The estimate is based on detailed analysis of the light emitted by the giant planet, which lies about 63 light-years away in the southern constellation Pictor.
Using the CRIRES instrument on the European Southern Observatory's Very Large Telescope in Chile, Dutch astronomers were able to characterize shifts in the spectrum of that light so precisely that they could calculate velocities for different patches of the giant planet's surface.
"We find that different parts of the planet's surface are moving toward or away from us at different speeds, which can only mean that the planet is rotating around its axis," Ignas Snellen, an astronomer at Leiden Observatory who's the lead author of a paper on the observations published by the journal Nature, said Wednesday in a news release.
The results show that Beta Pictoris b's equator is spinning at about 56,000 mph (90,000 kilometers per hour). That's significantly faster than the equivalent rate for Earth (1,040 mph or 1,674 kph) and Jupiter (29,000 mph, or 47,000 kph).
"It is not known why some planets spin fast and others more slowly, but this first measurement of an exoplanet's rotation shows that the trend seen in the solar system, where the more massive planets spin faster, also holds true for exoplanets," said Remco de Kok, an astronomer at the Netherlands Institute for Space Research and one of the Nature paper's co-authors. "This must be some universal consequence of the way planets form."
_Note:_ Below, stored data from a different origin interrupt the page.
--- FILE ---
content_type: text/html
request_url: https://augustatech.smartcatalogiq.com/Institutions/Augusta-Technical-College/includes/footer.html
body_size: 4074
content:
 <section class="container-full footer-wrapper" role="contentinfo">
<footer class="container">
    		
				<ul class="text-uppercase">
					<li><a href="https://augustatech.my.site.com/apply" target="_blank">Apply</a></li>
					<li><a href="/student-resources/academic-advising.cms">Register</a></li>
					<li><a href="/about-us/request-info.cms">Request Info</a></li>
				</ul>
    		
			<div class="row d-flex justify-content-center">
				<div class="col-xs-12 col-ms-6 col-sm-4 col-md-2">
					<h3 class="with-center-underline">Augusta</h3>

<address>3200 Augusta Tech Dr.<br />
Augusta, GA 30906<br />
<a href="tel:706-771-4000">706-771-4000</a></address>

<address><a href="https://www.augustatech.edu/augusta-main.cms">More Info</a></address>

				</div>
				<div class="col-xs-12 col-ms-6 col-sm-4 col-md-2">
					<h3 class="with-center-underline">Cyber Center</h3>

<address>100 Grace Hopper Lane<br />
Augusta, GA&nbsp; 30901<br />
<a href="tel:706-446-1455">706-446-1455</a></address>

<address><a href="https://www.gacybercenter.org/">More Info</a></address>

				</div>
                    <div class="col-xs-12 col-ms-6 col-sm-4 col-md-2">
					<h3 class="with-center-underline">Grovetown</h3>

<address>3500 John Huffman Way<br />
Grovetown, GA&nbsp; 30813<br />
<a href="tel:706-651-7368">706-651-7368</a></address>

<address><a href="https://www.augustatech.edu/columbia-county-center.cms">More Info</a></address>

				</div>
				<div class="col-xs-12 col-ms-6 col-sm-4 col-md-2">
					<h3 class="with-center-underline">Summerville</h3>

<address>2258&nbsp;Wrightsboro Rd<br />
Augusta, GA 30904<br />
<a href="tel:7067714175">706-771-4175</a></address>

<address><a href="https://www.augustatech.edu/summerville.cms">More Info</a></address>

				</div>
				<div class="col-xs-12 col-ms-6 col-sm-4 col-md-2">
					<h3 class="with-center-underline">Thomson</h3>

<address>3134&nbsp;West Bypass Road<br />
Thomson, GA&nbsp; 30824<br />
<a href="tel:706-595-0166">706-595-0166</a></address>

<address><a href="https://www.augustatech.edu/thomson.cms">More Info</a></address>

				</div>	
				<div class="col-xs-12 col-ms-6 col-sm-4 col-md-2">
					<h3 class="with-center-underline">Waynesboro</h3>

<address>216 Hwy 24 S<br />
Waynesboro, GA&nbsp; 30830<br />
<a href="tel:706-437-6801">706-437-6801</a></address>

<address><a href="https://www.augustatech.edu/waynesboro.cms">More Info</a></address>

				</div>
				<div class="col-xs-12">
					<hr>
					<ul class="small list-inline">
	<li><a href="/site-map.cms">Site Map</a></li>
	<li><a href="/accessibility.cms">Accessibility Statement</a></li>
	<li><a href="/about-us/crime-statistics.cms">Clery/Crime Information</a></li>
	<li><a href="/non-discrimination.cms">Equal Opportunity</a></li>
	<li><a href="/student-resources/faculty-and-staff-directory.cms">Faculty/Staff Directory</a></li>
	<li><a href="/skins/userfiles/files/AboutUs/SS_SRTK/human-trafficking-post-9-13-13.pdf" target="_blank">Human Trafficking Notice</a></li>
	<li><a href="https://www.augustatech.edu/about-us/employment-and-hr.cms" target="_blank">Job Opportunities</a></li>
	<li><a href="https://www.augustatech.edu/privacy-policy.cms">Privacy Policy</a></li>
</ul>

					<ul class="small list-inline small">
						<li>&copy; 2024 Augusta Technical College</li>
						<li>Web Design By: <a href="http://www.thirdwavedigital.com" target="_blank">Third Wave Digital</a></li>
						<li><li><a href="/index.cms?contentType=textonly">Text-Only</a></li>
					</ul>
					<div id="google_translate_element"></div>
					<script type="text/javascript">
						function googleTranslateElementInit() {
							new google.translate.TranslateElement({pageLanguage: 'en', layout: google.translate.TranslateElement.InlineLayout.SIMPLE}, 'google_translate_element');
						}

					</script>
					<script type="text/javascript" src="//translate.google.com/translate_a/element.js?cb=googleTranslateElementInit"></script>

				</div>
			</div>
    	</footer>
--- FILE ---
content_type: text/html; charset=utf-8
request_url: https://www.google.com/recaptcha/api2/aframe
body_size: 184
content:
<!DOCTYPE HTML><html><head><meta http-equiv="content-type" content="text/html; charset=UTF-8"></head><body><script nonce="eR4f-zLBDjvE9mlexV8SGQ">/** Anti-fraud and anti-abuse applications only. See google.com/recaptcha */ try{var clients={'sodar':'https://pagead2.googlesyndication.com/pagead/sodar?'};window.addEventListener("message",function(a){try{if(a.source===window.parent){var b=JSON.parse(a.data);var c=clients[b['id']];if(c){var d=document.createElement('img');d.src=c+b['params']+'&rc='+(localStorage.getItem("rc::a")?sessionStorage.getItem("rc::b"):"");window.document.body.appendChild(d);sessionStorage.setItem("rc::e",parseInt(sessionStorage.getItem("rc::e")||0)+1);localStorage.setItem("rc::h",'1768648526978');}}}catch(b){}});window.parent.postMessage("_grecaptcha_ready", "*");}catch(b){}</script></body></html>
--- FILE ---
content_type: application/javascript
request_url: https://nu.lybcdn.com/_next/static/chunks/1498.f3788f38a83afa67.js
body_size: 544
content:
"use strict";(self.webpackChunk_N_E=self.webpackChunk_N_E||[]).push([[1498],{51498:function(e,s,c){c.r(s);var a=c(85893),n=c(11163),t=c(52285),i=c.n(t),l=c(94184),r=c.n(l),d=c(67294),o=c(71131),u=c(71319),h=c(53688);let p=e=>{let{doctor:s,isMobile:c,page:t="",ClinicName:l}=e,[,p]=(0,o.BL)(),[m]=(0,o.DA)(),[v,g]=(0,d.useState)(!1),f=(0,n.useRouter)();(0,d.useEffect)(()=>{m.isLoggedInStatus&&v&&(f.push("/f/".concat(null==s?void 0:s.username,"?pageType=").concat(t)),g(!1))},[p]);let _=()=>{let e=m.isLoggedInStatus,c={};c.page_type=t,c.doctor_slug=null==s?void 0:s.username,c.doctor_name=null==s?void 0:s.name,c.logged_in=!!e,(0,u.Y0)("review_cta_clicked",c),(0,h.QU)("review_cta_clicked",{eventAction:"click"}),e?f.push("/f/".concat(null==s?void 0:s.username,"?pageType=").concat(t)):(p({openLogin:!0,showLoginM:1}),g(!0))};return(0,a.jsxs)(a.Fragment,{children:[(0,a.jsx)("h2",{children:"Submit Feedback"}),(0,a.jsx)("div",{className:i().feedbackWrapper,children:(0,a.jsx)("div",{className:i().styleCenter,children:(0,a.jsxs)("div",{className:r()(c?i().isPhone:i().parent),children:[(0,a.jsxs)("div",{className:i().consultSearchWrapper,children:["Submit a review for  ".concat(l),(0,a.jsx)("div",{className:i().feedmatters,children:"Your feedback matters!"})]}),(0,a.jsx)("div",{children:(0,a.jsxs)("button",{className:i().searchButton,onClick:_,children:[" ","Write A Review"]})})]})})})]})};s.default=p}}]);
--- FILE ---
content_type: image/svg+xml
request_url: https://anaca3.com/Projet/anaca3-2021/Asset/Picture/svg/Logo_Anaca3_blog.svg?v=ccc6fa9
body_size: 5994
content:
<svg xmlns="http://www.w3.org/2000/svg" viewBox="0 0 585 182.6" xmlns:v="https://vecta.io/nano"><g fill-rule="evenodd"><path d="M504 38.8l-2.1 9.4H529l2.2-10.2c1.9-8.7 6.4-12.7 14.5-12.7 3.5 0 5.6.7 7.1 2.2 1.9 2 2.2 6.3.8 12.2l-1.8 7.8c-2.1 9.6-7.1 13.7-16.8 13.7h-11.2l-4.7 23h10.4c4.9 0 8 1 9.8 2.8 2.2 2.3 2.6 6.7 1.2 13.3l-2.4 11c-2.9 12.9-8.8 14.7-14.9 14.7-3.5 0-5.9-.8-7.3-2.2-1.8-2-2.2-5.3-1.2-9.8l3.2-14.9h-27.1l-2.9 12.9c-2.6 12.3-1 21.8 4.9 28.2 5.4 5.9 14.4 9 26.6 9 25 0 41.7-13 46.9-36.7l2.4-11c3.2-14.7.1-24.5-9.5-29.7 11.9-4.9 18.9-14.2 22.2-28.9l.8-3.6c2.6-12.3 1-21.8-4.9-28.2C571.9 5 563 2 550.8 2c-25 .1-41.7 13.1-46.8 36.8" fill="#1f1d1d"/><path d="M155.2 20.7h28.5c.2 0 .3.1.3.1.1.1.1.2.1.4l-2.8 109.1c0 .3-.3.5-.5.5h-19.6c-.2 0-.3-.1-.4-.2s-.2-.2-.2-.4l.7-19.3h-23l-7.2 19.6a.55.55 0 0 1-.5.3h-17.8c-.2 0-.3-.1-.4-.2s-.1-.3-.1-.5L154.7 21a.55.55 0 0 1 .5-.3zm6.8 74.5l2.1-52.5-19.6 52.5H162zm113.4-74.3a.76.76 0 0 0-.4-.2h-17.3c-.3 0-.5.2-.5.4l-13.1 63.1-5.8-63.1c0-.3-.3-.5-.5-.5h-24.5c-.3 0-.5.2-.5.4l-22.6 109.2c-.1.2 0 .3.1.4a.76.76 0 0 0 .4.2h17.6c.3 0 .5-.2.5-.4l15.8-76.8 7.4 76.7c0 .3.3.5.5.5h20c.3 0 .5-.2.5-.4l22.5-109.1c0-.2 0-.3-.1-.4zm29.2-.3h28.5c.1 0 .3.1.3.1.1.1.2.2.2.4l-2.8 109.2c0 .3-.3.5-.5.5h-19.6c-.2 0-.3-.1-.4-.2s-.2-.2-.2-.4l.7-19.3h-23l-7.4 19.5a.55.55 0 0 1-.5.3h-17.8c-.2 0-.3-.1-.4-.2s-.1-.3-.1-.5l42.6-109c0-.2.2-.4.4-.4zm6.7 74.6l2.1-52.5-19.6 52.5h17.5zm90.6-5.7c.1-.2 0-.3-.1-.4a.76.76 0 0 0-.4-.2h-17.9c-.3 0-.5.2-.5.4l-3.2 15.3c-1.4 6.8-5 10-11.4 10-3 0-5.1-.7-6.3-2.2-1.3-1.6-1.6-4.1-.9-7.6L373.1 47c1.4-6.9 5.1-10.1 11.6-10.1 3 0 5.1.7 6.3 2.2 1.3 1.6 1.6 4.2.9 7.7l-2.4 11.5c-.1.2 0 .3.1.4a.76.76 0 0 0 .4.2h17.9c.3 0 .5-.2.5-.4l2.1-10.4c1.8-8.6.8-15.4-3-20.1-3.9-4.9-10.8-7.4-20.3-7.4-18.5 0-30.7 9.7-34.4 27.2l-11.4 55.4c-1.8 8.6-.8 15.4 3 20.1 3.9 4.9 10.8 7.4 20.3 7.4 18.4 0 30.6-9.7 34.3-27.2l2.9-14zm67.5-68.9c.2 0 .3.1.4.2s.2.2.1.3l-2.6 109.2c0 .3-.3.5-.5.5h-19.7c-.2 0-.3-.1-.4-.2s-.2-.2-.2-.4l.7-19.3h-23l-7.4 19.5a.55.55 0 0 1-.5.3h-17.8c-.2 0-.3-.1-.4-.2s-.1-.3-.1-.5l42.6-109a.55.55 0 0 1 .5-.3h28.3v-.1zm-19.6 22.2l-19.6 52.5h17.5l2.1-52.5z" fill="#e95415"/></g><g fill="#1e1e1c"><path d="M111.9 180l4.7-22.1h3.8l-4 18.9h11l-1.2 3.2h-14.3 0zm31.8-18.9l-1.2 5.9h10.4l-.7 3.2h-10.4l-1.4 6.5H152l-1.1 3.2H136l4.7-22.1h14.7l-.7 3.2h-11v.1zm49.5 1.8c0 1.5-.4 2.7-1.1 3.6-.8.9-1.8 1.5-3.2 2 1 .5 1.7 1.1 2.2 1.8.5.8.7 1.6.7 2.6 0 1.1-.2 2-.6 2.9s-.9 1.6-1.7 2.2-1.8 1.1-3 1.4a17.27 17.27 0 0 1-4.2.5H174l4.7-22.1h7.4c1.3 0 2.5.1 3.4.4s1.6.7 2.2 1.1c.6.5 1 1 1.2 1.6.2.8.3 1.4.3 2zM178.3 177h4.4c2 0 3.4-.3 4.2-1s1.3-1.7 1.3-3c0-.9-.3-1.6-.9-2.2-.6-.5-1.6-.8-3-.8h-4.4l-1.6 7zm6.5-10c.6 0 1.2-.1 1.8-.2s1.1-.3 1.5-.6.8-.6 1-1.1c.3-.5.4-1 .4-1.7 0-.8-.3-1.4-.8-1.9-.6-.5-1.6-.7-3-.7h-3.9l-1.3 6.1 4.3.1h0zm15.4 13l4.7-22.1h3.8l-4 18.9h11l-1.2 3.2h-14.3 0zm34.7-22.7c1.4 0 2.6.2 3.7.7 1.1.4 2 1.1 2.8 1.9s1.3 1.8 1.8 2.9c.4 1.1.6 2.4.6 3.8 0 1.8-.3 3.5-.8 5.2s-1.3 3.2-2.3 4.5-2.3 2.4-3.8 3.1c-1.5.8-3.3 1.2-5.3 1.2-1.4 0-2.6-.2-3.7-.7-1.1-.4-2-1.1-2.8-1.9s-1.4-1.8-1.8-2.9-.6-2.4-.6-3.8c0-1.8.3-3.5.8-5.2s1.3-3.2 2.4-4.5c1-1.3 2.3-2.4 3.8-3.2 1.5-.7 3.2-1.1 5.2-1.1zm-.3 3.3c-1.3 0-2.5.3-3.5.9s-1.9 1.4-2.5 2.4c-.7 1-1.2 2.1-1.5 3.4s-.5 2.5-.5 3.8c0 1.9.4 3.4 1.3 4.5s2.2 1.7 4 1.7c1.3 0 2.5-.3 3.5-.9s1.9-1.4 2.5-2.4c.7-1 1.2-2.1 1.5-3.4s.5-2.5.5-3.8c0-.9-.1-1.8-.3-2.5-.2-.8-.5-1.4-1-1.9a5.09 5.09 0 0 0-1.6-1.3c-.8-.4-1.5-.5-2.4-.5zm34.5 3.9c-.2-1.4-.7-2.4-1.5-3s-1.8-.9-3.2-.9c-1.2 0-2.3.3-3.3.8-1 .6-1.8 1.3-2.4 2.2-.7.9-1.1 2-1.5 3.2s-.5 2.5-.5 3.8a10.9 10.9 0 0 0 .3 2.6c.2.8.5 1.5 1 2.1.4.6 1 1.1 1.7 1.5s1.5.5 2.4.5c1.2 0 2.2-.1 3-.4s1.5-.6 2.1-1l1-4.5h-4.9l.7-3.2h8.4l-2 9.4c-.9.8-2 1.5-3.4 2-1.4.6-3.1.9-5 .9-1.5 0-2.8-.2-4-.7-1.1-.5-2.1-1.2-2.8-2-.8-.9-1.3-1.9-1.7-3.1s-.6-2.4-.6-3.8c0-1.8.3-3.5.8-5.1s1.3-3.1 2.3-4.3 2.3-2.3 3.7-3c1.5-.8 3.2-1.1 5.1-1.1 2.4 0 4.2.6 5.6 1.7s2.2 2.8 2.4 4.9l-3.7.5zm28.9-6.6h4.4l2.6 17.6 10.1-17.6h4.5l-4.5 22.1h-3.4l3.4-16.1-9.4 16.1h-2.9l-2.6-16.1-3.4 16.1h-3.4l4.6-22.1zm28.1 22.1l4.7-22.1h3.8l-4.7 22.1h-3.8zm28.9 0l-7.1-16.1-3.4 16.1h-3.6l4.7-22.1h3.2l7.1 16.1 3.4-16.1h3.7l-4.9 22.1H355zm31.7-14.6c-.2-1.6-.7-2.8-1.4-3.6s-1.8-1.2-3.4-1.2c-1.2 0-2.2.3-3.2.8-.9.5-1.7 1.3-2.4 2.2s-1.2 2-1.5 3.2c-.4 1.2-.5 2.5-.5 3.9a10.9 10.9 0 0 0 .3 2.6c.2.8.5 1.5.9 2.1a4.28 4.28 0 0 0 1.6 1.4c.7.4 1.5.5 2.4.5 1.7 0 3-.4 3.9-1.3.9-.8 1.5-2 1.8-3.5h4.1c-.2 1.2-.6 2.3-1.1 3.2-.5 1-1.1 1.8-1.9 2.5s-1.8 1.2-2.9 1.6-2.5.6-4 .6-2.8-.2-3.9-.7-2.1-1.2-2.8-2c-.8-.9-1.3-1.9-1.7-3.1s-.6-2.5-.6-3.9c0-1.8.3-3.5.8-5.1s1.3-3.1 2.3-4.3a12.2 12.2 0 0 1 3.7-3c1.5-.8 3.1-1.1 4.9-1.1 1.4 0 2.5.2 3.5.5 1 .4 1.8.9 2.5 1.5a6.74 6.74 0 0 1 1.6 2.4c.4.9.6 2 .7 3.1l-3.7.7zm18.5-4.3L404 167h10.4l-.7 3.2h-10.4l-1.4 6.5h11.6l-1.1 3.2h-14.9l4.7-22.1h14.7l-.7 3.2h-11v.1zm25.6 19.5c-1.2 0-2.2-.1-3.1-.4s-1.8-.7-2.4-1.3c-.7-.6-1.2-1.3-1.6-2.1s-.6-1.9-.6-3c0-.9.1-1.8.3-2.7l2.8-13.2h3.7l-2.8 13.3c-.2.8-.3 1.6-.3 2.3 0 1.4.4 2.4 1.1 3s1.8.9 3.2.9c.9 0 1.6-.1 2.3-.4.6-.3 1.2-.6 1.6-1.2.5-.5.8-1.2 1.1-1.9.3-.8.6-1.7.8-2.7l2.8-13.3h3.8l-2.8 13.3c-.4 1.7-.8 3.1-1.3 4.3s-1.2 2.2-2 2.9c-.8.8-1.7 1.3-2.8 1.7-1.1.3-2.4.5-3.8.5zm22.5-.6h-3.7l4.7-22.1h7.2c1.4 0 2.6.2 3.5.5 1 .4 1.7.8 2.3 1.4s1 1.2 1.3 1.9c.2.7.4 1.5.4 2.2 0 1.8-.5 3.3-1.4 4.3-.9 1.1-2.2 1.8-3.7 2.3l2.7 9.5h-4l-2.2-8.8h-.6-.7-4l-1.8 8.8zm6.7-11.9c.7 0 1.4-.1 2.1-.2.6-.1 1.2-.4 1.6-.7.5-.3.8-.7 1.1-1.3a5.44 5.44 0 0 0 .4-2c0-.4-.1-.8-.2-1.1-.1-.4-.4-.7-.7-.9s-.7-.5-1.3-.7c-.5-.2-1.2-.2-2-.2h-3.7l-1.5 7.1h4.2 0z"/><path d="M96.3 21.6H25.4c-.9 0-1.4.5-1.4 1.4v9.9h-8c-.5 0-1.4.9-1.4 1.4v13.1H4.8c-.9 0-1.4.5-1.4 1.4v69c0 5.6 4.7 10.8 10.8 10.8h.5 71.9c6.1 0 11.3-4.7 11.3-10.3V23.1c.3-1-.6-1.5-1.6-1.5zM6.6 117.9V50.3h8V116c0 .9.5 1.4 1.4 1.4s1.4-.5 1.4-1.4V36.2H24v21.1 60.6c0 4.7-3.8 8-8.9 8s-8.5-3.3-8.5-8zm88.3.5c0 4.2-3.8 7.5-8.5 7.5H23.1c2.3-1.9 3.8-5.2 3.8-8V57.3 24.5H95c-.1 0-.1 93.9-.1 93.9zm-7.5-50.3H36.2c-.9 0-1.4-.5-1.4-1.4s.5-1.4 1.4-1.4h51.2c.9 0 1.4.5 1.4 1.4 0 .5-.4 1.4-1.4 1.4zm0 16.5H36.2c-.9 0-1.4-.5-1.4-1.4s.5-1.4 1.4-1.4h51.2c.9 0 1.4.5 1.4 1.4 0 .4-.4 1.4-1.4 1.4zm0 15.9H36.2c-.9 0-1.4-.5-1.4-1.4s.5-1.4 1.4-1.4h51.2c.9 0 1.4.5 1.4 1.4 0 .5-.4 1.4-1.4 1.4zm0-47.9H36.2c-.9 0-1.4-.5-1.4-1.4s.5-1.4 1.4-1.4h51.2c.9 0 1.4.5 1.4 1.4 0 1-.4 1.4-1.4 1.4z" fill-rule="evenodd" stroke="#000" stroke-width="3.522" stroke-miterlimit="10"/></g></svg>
Beta Pictoris b was identified in 2008, and it's one of the first exoplanets to be directly imaged. It's around seven times as massive as Jupiter, and orbits its host star about eight times farther away than Earth orbits the sun. One year on Beta Pictoris b lasts somewhere between 17 and 21 Earth years. The planet is thought to be relatively young — no more than 20 million years old, compared with the 4.5 billion-year age for our own solar system.
Astronomers expect Beta Pictoris b to cool and shrink as it ages, which would typically cause it to spin even faster. However, other factors may come into play.
Billions of years ago, Earth is thought to have had days lasting only a few hours — but tidal interactions with the moon gradually slowed down our planet's rotation rate to produce the current 24-hour day. That slowdown will continue for millions of years to come.
In a Nature commentary, University of Arizona astronomer Travis Barman said the case of Beta Pictoris b "paves the way for measuring the spins of a large sample of exoplanets."
Beta Pictoris b was a relatively easy target for direct imaging because it shines so brightly, but future telescopes — such as the 128-foot (39-meter) European Extremely Large Telescope — may make it possible to create global maps of exoplanets. Last year, astronomers released the first rough map of an exoplanet's clouds, based on data from NASA's Kepler space telescope.
In addition to Snellen and de Kok, the authors of "Fast Spin of the Young Extrasolar Planet Beta Pictoris B" include Bernhard Brandl, Matteo Brogi, Jayne Birkby and Henriette Schwarz.